With "The Murder of Lawanda Smith", Terry Bramlett creates a story of hidden passion and politics on a backwater mining planet. Humans live under Kak dominance and are brought to the point of rebellion as a space station detonates. Under these circumstances, the murder of a double agent/prostitute appears minor, but has dire implications for the investigator, Lutz, and those he interrogates, both human and Kak. The unveiling of the true murderer only proves that all is not as it seems.

Although the writing is proficient, and the planet and culture dynamics intriguing, the ending fell flat for me. I needed more emotional ties between the murderer and his victim to believe in the denouement.

Suzanne Church, in "Everyone Needs a Couch" posits the likely results if a writer's short story inspires the actual production of teleportation. This one was quite amusing, with the main character, Tank Lazier, running into various species who variously want to devour him or use him as inspiration. Although the mystery is no real puzzle to the reader, it is fun, especially since the protagonist is a likeable character with a strong reliance on booze and a desire for revenge on his ex-girlfriend. Still, despite its strengths, the end just misses satisfying.

"For We Being Many" by Paul Marlowe gives the reader another satisfying character--this one an amalgam of police officer and minister. Father McHaffy, his rescued dog, Tail, and his new partner, Raxi, are thrust into the murders of the Bishop's faithful. Investigation leads them to the producer of unregistered bio-semiconductor implants, and from there to the surprising murderer. The characterization pulled me through the story, rather than a strong desire to know who the murderer was or why, and I found the illuminating moment not set up enough to feel inevitable. However, the writing is good, as is the pacing, and I'd like to read more of Father McHaffy's adventures.

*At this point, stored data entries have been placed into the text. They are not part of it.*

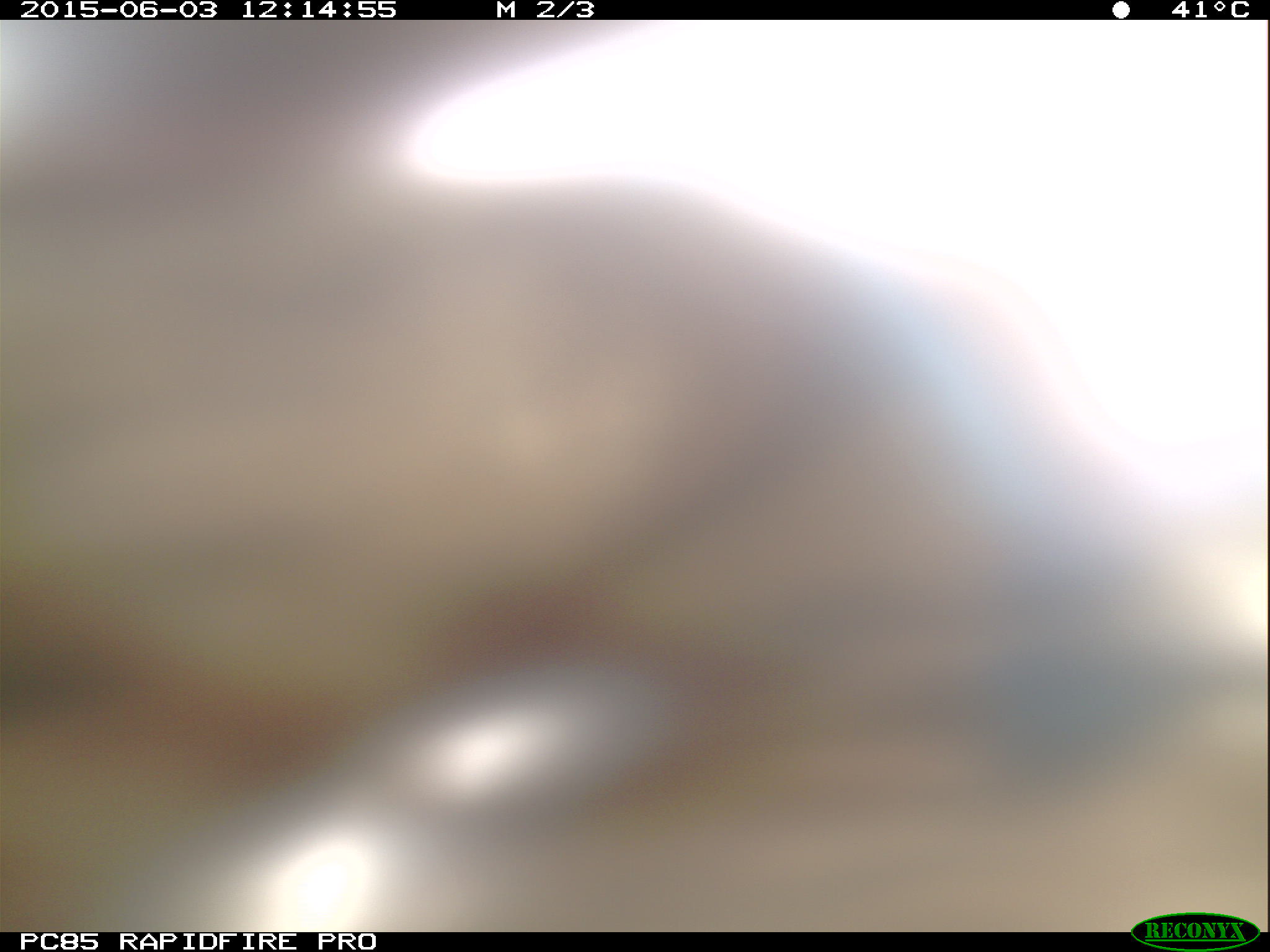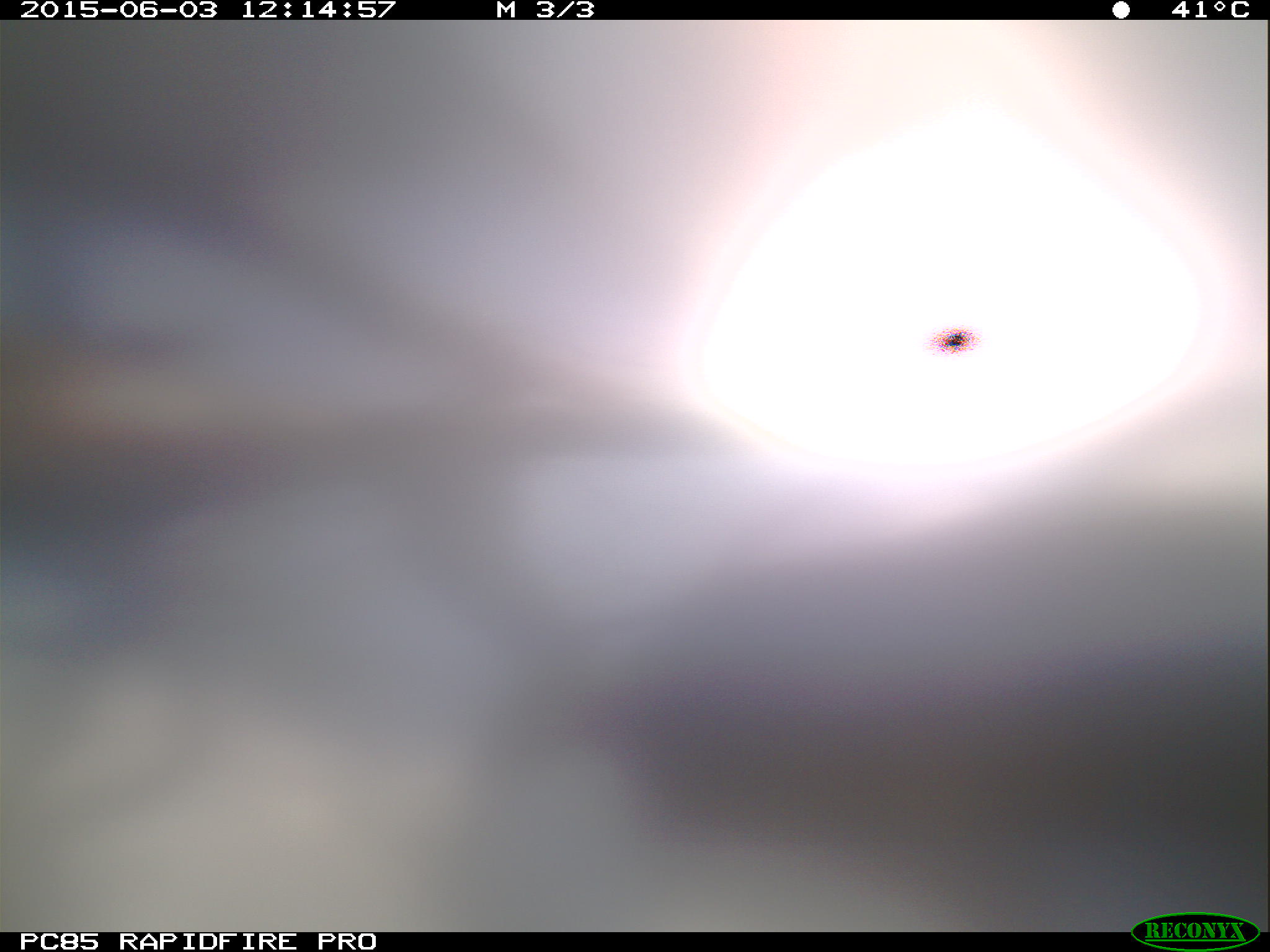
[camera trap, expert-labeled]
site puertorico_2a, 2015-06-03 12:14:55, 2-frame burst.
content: unidentified animal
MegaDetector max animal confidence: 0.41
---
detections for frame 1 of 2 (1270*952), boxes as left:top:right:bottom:
unknown: 0:19:1270:920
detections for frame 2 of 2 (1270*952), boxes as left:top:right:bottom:
unknown: 17:410:1269:906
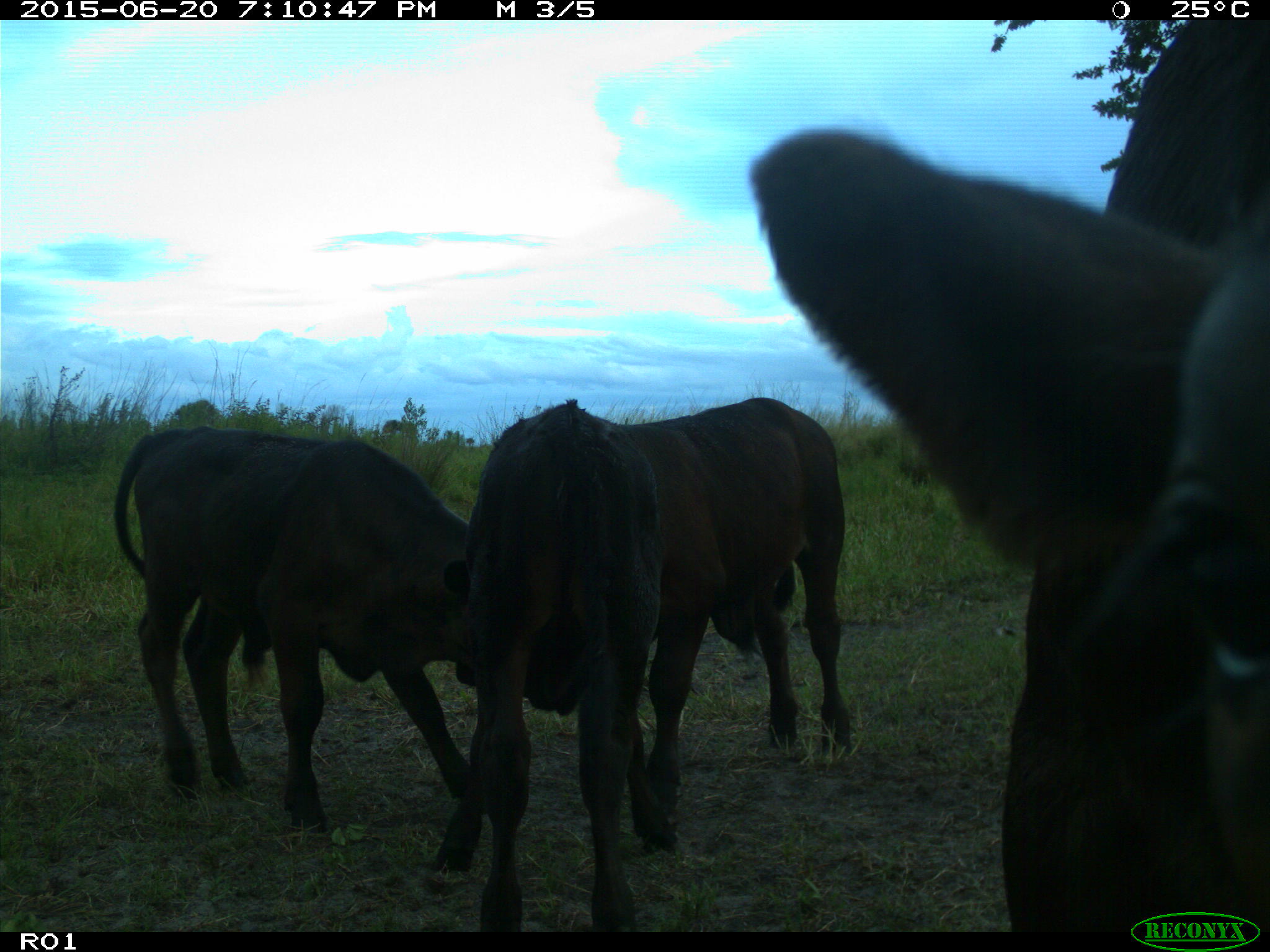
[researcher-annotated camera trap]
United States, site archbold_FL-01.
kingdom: Animalia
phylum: Chordata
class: Mammalia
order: Artiodactyla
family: Bovidae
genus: Bos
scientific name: Bos taurus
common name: domestic cow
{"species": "Bos taurus (domestic cow)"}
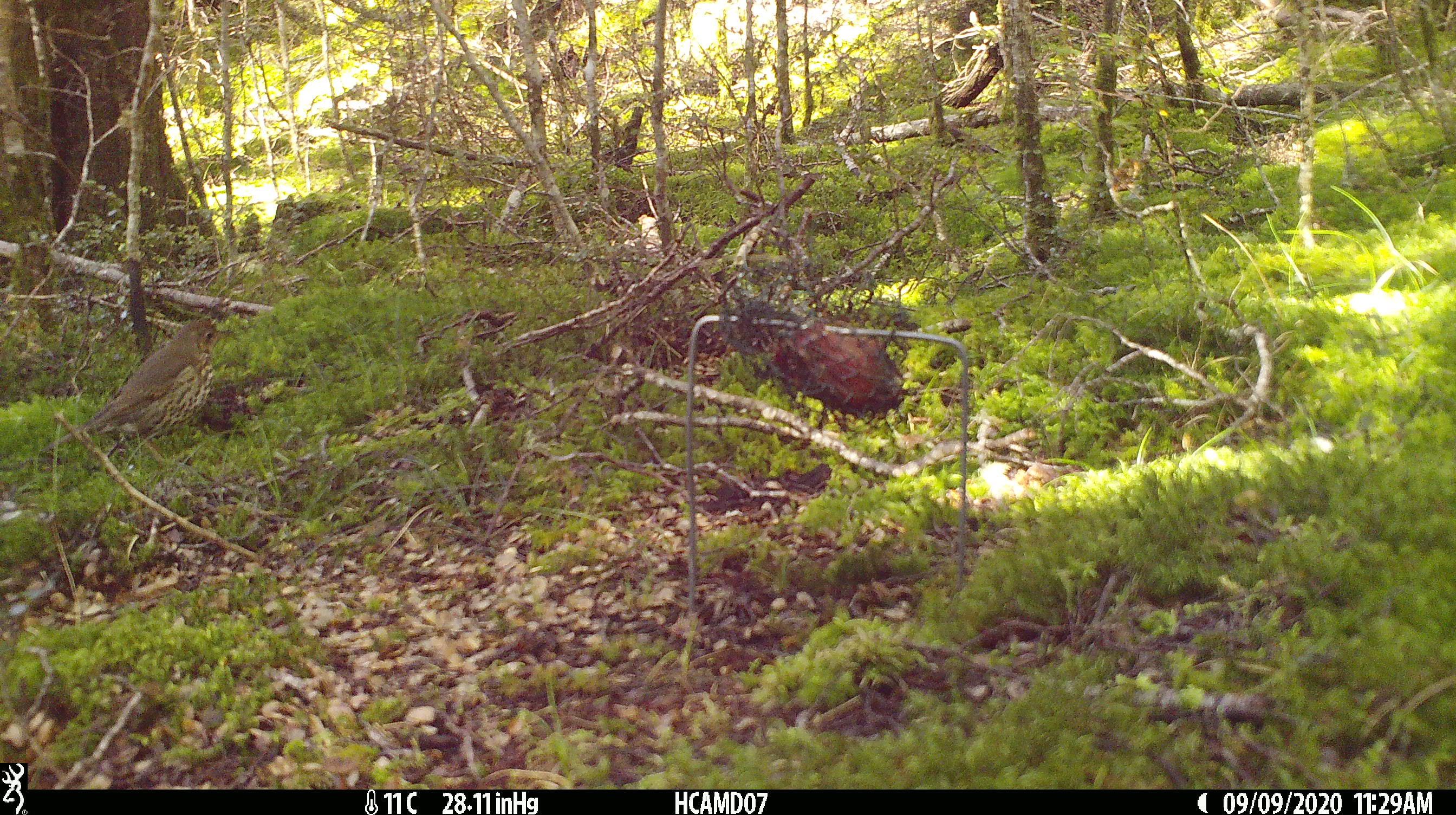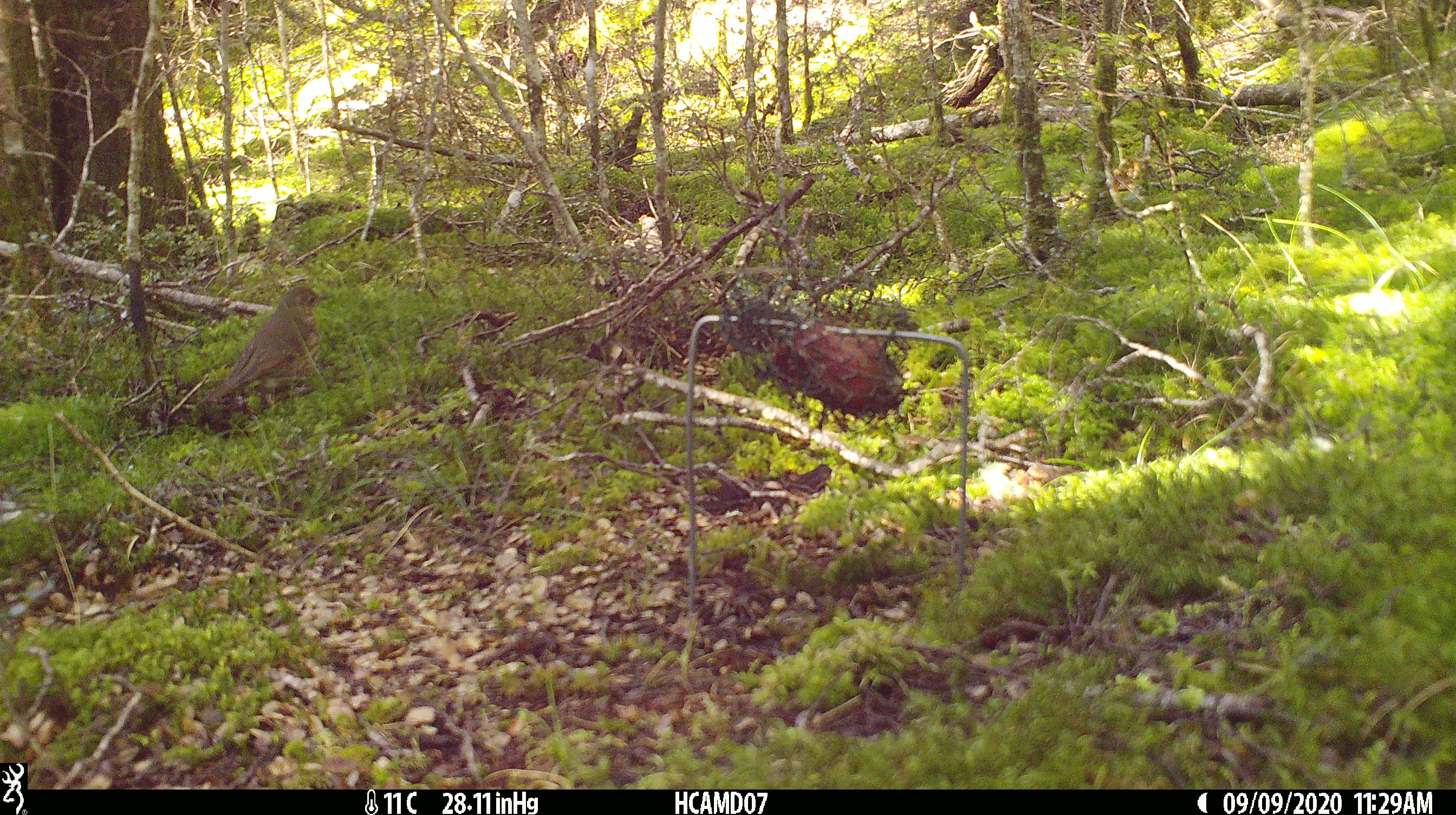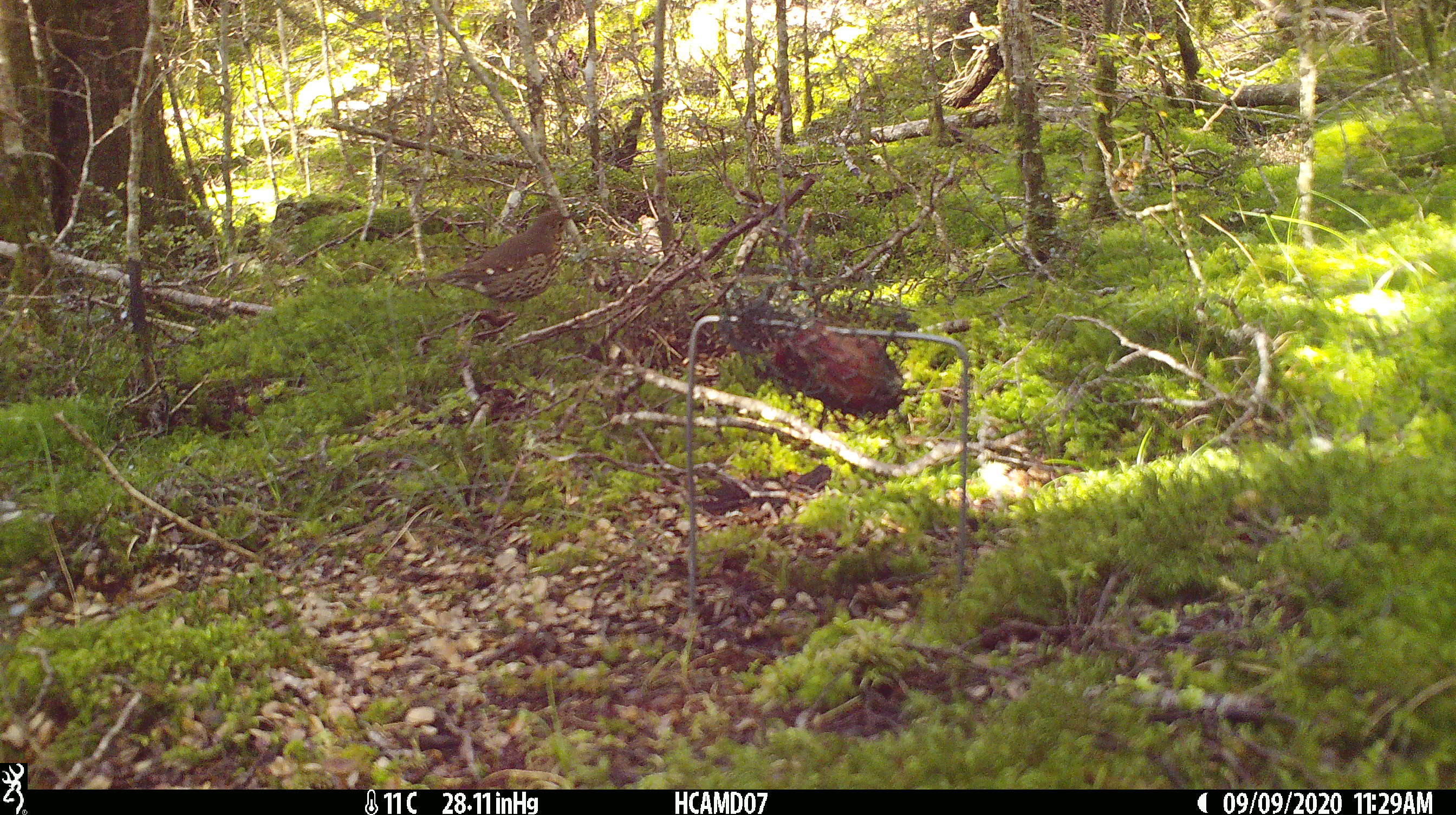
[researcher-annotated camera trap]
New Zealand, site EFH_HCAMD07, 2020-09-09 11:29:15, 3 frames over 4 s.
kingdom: Animalia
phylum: Chordata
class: Aves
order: Passeriformes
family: Turdidae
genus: Turdus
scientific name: Turdus philomelos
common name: song thrush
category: thrush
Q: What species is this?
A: Thrush (song thrush) (Turdus philomelos).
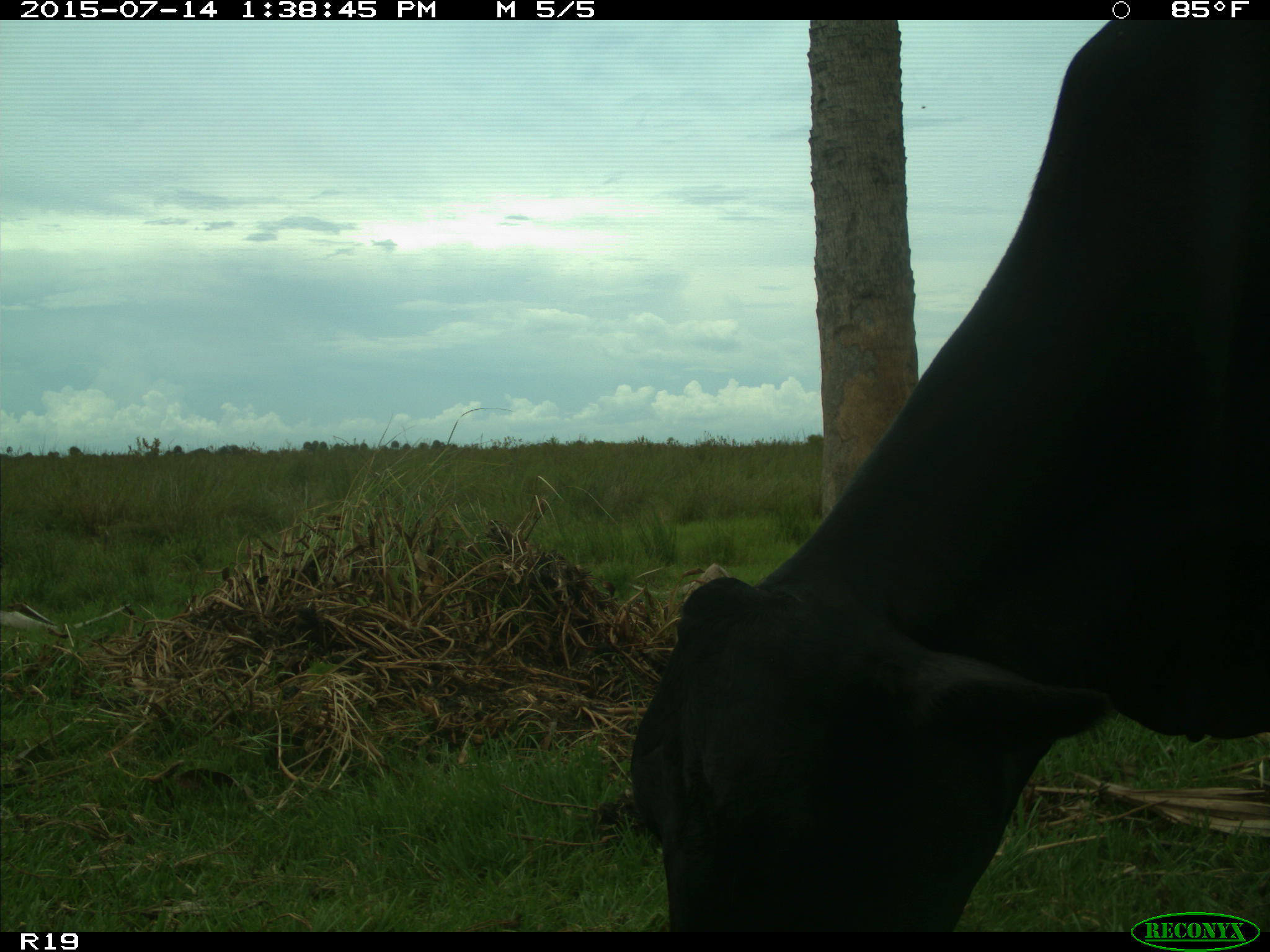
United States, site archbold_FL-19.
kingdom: Animalia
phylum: Chordata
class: Mammalia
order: Artiodactyla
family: Bovidae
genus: Bos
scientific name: Bos taurus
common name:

By far the strongest story of this edition is Ian Creasey's "Demonstration Day". Drake, a salesman for scientific equipment, has to discover the whereabouts of Rankin, missing in action from this year's demonstration of the latest scientific advances, or be kicked out from the convention himself. In a frenzy of fast-thinking, Drake utilizes Rankin's dead dog, gremlin traps, and a competitor's equipment to resolve his dilemma. Drake, while likeable, is tarred by self-serving greed, yet provides a cynical view of scientists more concerned with their own pet theories than one of their own missing. All in all, he's a charming scamp, and well able to hold his own amongst the geniuses who dot the convention landscape.

This story gets my vote for best of issue and is well worth the read.

Marsha Sisolak chases kindergartners in her day job in Southern California. Her fiction has appeared in Andromeda Spaceways Inflight Magazine, Ideomancer, and other publications. She is a member of the Clarion West 2003 class, and currently is one of the editorial horde for Ideomancer.